Chris Wraight nous sert une nouvelle bien pensée (et mettant en scène son héros de Warhammer Crime, Agusto Zidarov, également au sommaire de ‘Bloodlines’), explorant le thème du rapport à la mutation – et donc à la différence – d’un Imperium dont la diversité intrinsèque devrait pousser à la tolérance sur le sujet, mais qui se complaît au contraire dans son obscurantisme. Dans les ténèbres d’un lointain futur, on n’est pas à un paradoxe près. S’il n’a pas été le premier à exploiter cette ficelle (je pense en particulier à Barrington J. Bayley et à son ‘Children of the Emperor’ et à Gav Thorpe avec ‘Suffer Not the Unclean to Live’), Wraight est un des rares auteurs contemporains de la BL à remettre l’idée au goût du jour, y ajoutant de façon (à mon avis) délibérée et pertinente des similitudes avec la situation des migrants fuyant la misère et la guerre de leurs pays pour finir exploités en Europe ou aux Etats-Unis. La réalisation de Zidarov que les êtres qu’il considère comme des animaux sont en fait des humains, au même titre, voire davantage, que lui et ses concitoyens de Varangantua, pourrait amener le lecteur à réfléchir à son tour sur la gestion actuelle de la crise migratoire, si le cœur lui en dit. C’est en tout cas l’un des textes les plus actuels et « réalistes » publiés par la Black Library depuis un bout de temps, et il mérite à ce titre largement la lecture.

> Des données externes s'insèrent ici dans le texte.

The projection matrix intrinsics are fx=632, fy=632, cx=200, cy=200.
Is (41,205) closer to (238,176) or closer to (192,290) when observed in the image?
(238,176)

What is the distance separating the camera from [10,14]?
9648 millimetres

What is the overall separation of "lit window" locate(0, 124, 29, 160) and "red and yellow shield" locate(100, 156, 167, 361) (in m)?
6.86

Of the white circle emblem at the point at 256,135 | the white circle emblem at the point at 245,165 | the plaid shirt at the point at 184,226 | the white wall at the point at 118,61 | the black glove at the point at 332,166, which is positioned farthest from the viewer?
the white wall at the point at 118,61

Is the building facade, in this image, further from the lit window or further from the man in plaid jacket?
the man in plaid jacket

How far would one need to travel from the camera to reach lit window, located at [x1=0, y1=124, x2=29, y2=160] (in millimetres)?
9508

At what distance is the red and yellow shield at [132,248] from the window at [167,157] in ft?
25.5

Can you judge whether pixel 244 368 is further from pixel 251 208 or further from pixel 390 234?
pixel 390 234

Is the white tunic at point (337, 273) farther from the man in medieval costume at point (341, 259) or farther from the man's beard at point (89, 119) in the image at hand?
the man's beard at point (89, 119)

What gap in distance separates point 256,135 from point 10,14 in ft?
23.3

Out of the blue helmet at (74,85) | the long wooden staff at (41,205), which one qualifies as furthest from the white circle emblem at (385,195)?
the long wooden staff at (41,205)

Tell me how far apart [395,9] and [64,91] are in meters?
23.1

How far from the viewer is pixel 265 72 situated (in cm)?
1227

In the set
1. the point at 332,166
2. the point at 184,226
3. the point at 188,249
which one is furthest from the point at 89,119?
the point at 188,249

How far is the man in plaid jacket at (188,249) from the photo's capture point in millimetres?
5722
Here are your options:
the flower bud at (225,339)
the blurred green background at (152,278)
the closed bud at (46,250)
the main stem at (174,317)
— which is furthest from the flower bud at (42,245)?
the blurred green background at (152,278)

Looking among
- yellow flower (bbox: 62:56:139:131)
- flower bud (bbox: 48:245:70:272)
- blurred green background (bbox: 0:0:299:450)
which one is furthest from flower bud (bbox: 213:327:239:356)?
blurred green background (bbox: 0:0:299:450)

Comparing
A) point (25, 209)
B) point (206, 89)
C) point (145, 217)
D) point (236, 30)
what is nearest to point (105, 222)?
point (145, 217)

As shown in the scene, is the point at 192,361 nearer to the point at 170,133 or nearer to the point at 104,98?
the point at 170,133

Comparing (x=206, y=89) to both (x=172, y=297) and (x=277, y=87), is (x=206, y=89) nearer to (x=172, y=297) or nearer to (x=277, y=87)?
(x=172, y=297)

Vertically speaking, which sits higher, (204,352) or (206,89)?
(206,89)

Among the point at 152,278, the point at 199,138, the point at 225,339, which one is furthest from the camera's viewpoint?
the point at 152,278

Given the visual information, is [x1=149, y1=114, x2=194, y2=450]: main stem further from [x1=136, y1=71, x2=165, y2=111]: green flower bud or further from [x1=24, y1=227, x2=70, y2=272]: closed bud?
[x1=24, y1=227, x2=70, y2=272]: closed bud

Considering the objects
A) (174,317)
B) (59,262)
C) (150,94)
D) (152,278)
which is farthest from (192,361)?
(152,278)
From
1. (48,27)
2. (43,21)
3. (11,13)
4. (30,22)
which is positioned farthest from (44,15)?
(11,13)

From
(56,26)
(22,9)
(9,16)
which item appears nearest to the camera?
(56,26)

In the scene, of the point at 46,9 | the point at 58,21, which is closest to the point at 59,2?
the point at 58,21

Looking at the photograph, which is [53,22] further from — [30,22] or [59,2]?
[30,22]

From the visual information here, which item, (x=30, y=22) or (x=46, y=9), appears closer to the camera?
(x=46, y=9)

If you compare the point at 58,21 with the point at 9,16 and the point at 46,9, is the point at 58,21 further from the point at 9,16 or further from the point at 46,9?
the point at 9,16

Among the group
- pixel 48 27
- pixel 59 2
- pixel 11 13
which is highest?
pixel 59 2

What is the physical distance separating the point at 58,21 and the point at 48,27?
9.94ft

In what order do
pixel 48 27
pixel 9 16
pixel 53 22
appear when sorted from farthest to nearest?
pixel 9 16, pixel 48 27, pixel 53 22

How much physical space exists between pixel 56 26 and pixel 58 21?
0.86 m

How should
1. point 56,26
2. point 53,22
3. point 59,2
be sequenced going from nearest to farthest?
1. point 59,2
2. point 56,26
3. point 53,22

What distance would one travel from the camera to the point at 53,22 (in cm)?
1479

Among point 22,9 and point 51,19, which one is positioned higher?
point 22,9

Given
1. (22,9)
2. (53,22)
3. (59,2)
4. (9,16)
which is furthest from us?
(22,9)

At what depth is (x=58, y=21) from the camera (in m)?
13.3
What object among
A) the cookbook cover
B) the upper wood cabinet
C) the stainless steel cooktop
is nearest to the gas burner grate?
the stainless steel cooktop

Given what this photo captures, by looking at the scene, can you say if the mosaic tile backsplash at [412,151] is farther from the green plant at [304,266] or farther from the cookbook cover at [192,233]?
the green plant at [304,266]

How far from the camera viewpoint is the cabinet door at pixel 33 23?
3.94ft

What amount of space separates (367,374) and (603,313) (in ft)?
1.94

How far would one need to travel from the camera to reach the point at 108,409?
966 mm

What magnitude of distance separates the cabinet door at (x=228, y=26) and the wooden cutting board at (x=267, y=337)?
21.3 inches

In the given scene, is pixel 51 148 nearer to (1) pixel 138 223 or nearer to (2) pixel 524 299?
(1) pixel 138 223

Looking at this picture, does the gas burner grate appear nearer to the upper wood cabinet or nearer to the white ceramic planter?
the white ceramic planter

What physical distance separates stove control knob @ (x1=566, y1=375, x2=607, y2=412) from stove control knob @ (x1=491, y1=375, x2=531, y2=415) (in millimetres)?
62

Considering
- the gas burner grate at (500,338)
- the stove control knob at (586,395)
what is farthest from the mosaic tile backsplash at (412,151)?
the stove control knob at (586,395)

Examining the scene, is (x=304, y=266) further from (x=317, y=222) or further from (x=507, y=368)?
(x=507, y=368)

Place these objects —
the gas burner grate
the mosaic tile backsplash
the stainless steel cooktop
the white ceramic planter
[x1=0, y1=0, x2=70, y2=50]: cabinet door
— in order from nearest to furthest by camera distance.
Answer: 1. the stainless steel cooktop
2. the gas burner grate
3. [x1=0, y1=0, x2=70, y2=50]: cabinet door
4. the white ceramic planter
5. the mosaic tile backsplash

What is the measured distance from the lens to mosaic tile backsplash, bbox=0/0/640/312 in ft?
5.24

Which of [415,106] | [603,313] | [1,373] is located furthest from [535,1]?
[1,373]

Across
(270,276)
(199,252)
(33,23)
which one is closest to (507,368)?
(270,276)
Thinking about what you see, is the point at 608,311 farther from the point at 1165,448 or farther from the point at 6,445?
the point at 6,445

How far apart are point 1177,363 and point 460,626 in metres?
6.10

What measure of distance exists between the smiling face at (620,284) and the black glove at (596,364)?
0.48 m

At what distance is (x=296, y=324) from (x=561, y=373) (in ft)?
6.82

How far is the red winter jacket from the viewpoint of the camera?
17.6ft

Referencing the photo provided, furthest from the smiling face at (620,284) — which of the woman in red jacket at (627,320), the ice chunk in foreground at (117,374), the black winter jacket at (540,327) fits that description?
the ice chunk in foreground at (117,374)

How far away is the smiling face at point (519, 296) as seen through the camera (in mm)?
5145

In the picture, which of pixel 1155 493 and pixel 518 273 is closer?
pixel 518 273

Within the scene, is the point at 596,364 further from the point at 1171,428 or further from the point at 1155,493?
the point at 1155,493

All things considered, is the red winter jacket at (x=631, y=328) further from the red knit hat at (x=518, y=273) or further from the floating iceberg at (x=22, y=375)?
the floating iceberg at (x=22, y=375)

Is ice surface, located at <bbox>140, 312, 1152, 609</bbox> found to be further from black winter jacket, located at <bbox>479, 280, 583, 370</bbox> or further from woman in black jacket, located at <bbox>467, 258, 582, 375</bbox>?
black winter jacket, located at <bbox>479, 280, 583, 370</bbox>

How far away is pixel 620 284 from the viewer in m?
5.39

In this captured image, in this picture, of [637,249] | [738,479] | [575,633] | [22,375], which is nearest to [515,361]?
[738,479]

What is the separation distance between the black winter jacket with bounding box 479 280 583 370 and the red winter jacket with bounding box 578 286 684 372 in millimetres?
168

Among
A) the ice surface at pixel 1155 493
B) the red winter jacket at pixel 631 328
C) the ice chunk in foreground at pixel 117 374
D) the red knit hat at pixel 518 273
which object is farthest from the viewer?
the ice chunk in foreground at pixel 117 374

Autre point fort de cet ‘Aberrant’, la réussite de Wraight au moment de dépeindre son héros comme un individu moralement ambigu, et loin d’être exemplaire. Les protagonistes de l’anthologie ‘No Good Men’ ont en effet tendance à avoir plutôt un bon fond, malgré leurs tendances auto-destructrices/associales, alors que Zidarov est, lui, objectivement compromis. La difficile décision qu’il prend de libérer celle qui est, selon toute évidence, une victime d’une exploitation sans vergogne de la part de Varangantua au sens strict, et de l’Imperium au sens large, fait de ce personnage une véritable incarnation des « types pas bien » que nous promet le titre du recueil. À côté de cela, le fait que Zidarov ne soit pas le flic/détective privé solitaire et alcoolique qui revient avec d’infimes variantes dans les autres nouvelles de l’ouvrage, mais un citoyen assez normal, intégré, rationnel et avec une famille, renforce encore la ligne de faille entre ce qu’il apparaît être et ce qu’il faillit devenir. Bref, si le suspens n’est ici pas au rendez-vous, cette nouvelle a bien d’autres qualités à mettre en avant, et est sans doute l’un des premiers classiques de Warhammer Crime.